Los hombres se detienen ante la Iglesia de los Dados, y sus rostros maltratados y cosidos de cicatrices parecen agitarse bajo la luz de las antorchas. Shy se encoge al verlos. No ve a Pit ni a Ro, ni siquiera a Cantliss.
—La Alcaldesa ha llamado a más asesinos.
—Hay muchos asesinos rondando por ahí —comenta Lamb con voz ronca—. No necesitamos a nadie que sepa interpretar las runas para saber que correrá la sangre.
Los cascos de los caballos pisotean la calle. Se escucha una risa y el grito de una mujer. Silencio. El rápido repiqueteo del martillo que llega desde el anfiteatro le recuerda que el gran espectáculo sigue adelante.
—¿Qué pasará si Cantliss no aparece? —pregunta Shy a las sombras—. ¿Qué haremos para encontrar a Pit y a Ro?
Lamb se incorpora lentamente para pasarse los dedos por la gris cabellera.
—Pues supongo que seguir buscándolos.
—¿Y si…? —Mientras charlaba con Lamb, Shy no había querido pronunciar aquellas palabras—. ¿Y si hubieran muerto?
—Los seguiremos buscando hasta estar seguros de que han muerto.
—¿Y si han muerto en las llanuras y no encontramos sus tumbas? A cada mes que pasa, nuestras probabilidades de encontrarlos disminuyen, ¿no te parece? Al final no podremos encontrarlos. —A medida que hablaba, su voz se hacía más agitada y chillona, sin que pudiese impedirlo—. Ahora podrían estar en cualquier sitio, vivos o muertos. ¿Cómo vamos a encontrar a dos niños en ese enorme territorio vacío que no figura en los mapas? Me pregunto cuándo dejaremos de buscarlos. Cuándo podremos dejar de buscarlos.
Lamb echó la manta hacia atrás, hizo un ovillo con ella y se acomodó para mirar a Shy, haciendo una mueca de dolor al apoyarse.
—Puedes dejar de buscarlos cuando quieras, Shy. Has recorrido un camino muy largo y penoso, pero te queda un trecho que puede serlo aún más. Le hice una promesa a tu madre que mantendré. El tiempo necesario. Tampoco es que nadie haya venido a verme para ofrecerme algo mejor. Pero tú eres joven. Tienes una vida por delante. Si dejas de buscarlos, nadie te lo reprochará.

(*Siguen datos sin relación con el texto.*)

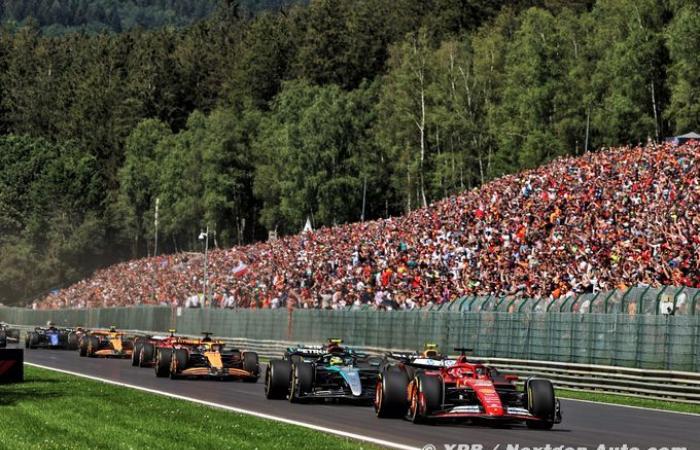 Formule 1 | Le plafond budgétaire de la F1 atteint-il enfin son objectif ?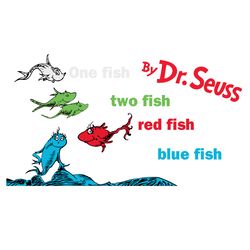 dr seuss fish svg, dr seuss hat svg, teacher dr seuss svg, cat in the hat svg, instant download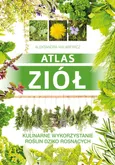 Atlas ziół - Aleksandra Halarewicz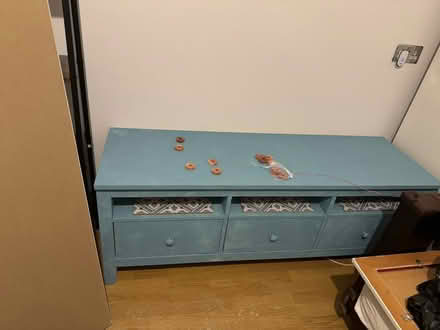 Photo of free IKEA tv bench (South Woodford) #2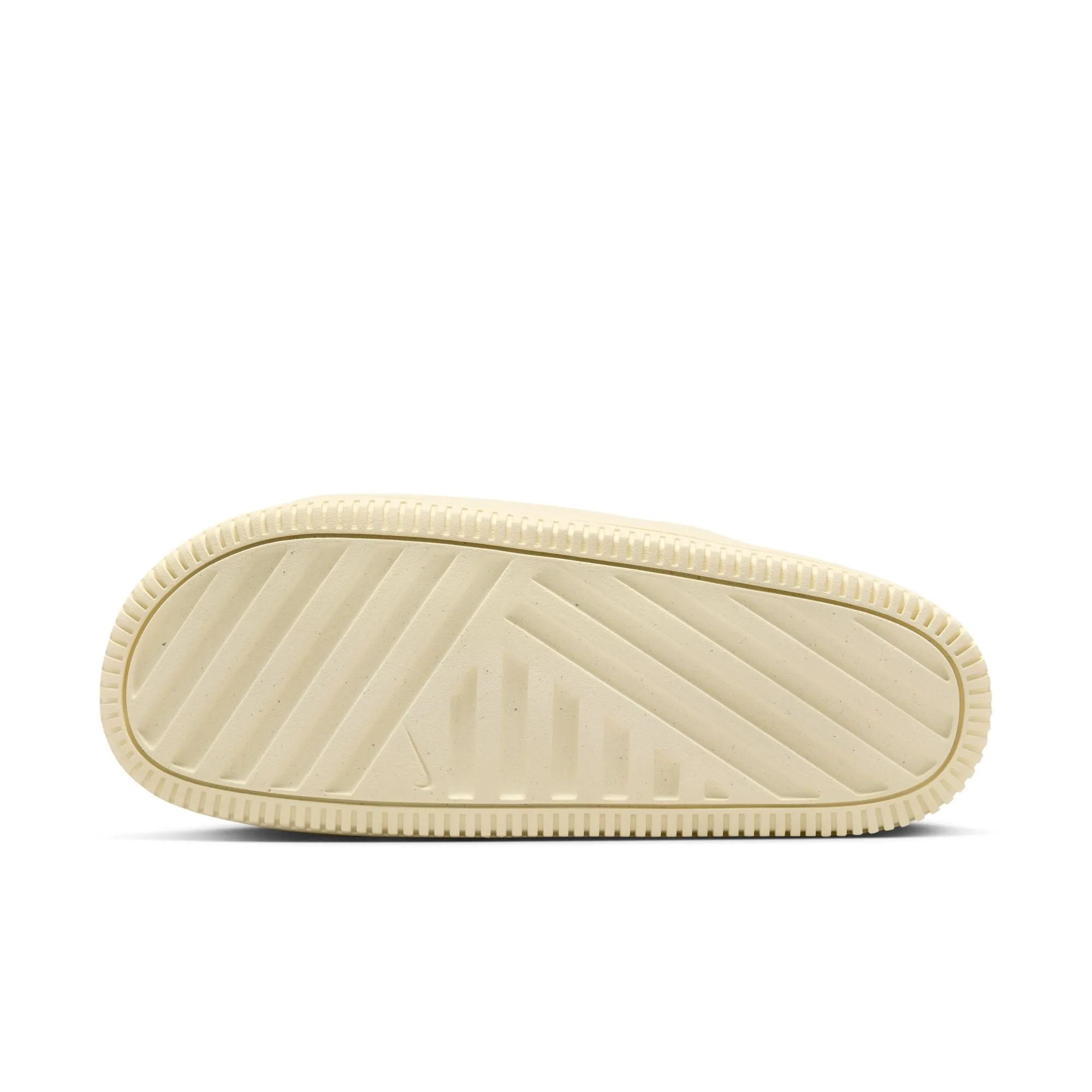 WMNS Nike Calm Slide (Alabaster/Alabaster)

—Yo me lo reprocharé. —Y se echó a reír, quitándose con el dorso de la mano la lágrima que estaba a punto de caer—. Y tampoco es que mi vida sea gran cosa.
—En eso te pareces a mí —dijo él, echando a un lado las mantas—, seas o no mi hija.
—Creo que estoy cansada.
—Sería lo lógico.
—Quiero que vuelvan —dijo ella, deslizándose entre las sábanas.
—Haremos que vuelvan —le aseguró él mientras la tapaba, poniendo una pesada mano encima de sus hombros. Ella casi le creyó—. Y ahora duerme un poco, Shy.
Excepto por el suave roce de la aurora que se filtraba entre las cortinas para iluminar la colcha de Lamb con una tenue línea gris, la habitación estaba a oscuras.
—¿Vas a luchar contra ese hombre que se llama Dorado? —le preguntó poco después—. Me pareció que era buena persona.
Como Lamb no respondió, comenzó a pensar que se había quedado dormido. Entonces él dijo:
—Lamento decirte que he matado a hombres mejores que él por cosas menos importantes.